When \(ia(v_{kc} ,v_{{}} ) \ge 1\), the central enterprise node \(v_{kc}\) can strongly and indirectly aggregate the support enterprise node \(v_{{}}\), and \(v_{{}}\) is only attributed to the community \(C_{k}^{{}}\). When \(Jaccard(v_{{{\text{kc}}}} ,v) \le ia(v_{kc} ,v) < 1\),\(v_{kc}\) can indirectly aggregate \(v_{{}}\), while \(v_{{}}\) may belong to other communities as well; when \(ia(v_{kc} ,v_{{}} ) < Jaccard(v_{{{\text{kc}}}} ,v)\), there is no significant community affiliation between node \(v_{kc}\) and \(v\). Algorithm 2 gives the procedure for the central node gravitation force-based community detection.

3.2 Functional Modules Identification Based on Gravitational Pruning of Overlapping Nodes

The community structure based on the above definitions may lead to overlaps between communities, i.e., the same node may be divided into more than two different communities. This is in line with the chaotic situation that some outsourcing contractors may participate in multiple supply chain activities in a real supply chain network. It implies that different focal firms may have a large number of common supporting firms, leading to the ambiguous boundaries among communities. From a supply chain perspective, the division of tasks upstream and downstream of the supply chain, as well as the synergy and close association of partners, result in considerable overlaps of community members. Therefore, when there are a large number of common neighbors shared by different communities in the network, relying only on central node expansion to identify the community structure becomes problematic. To this end, GHSCA employs a gravitational tension pruning-based strategy to divide the intertwined communities into functional modules.

The gravitational tension of the edge between two nodes \(v_{i}\) and \(v_{j}\) is calculated as the total of the gravitational forces exerted on them by their neighborhood nodes subtracting the gravitational force exerted between them. It is defined as

$$ \begin{gathered} T(e(v_{i} ,v_{j} )) = \sum\limits_{{v_{ik} \in N(v_{i} )\backslash \{ v_{i} \} }} {g(v_{i} ,v_{ik} ) + } \hfill \\ \, \sum\limits_{{v_{jk} \in N(v_{j} )\backslash \{ v_{i} \} }} {g(v_{j} ,v_{jk} )} - g(v_{i} ,v_{j} ) \hfill \\ \end{gathered} $$

(4)

ACTIVITIES:
a - Using the passage on supply chain community detection, explain in one to three sentences why GHSCA turns to gravitational tension pruning instead of relying only on central node expansion.
b - According to the passage on supply chain community detection, how is the gravitational tension of the edge between two nodes calculated?

ENTRIES SUPPLIED:

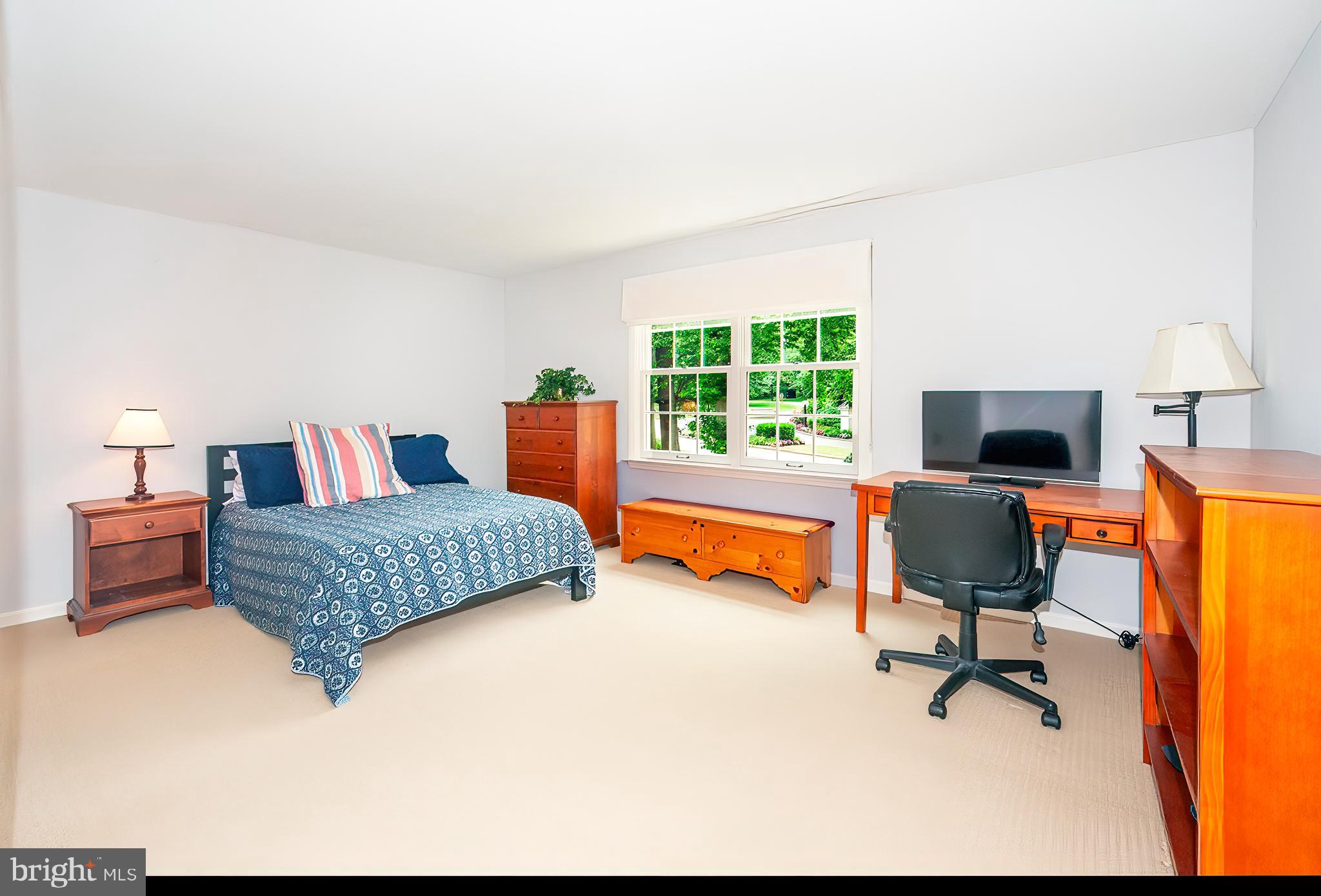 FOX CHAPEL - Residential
---
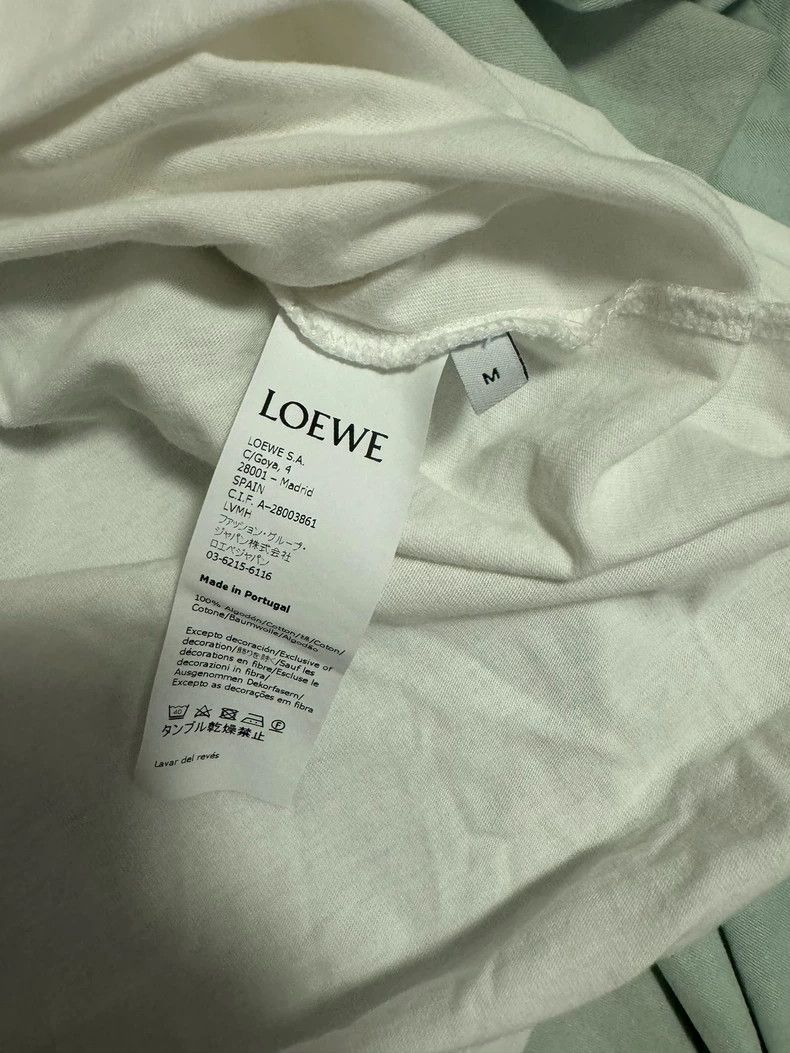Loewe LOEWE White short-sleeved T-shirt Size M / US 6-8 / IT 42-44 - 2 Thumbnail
==
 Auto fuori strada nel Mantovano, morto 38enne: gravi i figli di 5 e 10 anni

ANSWERS PROVIDED:
a - When different communities share many common neighbors, identifying the community structure by central node expansion alone becomes problematic. These shared members come from the division of tasks upstream and downstream and from the close association of partners, and they blur the boundaries between communities. GHSCA uses gravitational tension pruning to divide these intertwined communities into functional modules.

b - It is the total of the gravitational forces their neighborhood nodes exert on the two nodes, minus the gravitational force between the two nodes themselves.